Middle East curbing recruitment of expats

Middle East and the Gulf have always attracted expats from all over the world by providing high pay and paying low taxation. However one can see the signs of discontent, and recent reports show the unhappiness of the local population due to the presence of expats grabbing their jobs. In the UAE, local emirates contribute to only one-fifth of the population, while the expats from all over the world, mainly from the Indian sub-continent, the UK, continental Europe and the USA, contribute to the rest of the population.

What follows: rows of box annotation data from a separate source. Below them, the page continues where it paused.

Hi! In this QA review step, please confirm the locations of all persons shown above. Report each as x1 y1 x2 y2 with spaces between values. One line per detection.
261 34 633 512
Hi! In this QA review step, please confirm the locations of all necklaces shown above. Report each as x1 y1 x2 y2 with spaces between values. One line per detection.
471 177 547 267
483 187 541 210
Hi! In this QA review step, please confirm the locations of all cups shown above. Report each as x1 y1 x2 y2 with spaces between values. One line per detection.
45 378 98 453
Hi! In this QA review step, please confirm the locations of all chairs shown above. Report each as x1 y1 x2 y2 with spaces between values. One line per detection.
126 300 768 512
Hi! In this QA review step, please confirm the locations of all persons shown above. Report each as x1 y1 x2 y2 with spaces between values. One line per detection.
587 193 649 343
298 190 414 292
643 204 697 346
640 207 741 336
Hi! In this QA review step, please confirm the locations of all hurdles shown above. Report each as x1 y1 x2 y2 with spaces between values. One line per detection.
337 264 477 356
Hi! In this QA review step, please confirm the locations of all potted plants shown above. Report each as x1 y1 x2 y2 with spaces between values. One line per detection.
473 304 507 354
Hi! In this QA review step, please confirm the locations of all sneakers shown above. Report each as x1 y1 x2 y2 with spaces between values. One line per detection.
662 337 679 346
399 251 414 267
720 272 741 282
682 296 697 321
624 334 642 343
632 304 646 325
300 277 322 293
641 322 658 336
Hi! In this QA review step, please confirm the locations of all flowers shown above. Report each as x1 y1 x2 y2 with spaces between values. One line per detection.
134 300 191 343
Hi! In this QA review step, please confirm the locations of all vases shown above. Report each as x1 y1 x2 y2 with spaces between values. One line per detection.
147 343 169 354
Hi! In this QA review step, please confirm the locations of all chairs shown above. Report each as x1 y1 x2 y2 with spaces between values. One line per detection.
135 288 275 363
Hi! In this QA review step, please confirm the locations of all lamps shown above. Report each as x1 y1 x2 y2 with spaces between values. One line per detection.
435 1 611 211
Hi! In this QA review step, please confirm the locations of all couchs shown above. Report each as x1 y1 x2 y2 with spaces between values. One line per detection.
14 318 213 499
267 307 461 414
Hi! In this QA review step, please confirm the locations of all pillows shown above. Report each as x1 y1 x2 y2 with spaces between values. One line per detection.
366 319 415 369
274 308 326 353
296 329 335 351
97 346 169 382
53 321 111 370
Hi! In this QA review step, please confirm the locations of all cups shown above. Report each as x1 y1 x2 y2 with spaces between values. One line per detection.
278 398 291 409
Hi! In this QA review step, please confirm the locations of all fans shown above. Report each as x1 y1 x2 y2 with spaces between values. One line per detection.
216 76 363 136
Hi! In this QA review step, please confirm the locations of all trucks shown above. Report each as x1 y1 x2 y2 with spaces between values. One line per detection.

At present, the estimated population of UAE, is more than 8 million. And expatriates make up around 87% of this. As per Ministry of Labour statistics of UAE, 99% of the man force in UAE are expatriates. Undoubtedly, these figures are not pleasing for the locals. Emiratization policies are now trying to increase the UAE nationals’ participation in the labour market, as well as making efforts to reduce the country’s reliance on expatriate labour.

Saudi Arabian General Investment Authority has asked foreign firms to recruit at least 75 per cent Saudi nationals. To strengthen the National economy, SAGIA has limited the number of expatriates allowed to work in the firms of Saudi Arabia and restricted firms investing in Saudi Arabia must have a middle-sized classification with a minimum of 50 employees and minimum capital of SR 35.5m ($9.5m). At least 10 per cent of employees must be managers or specialists and 15 per cent technicians, or vice versa.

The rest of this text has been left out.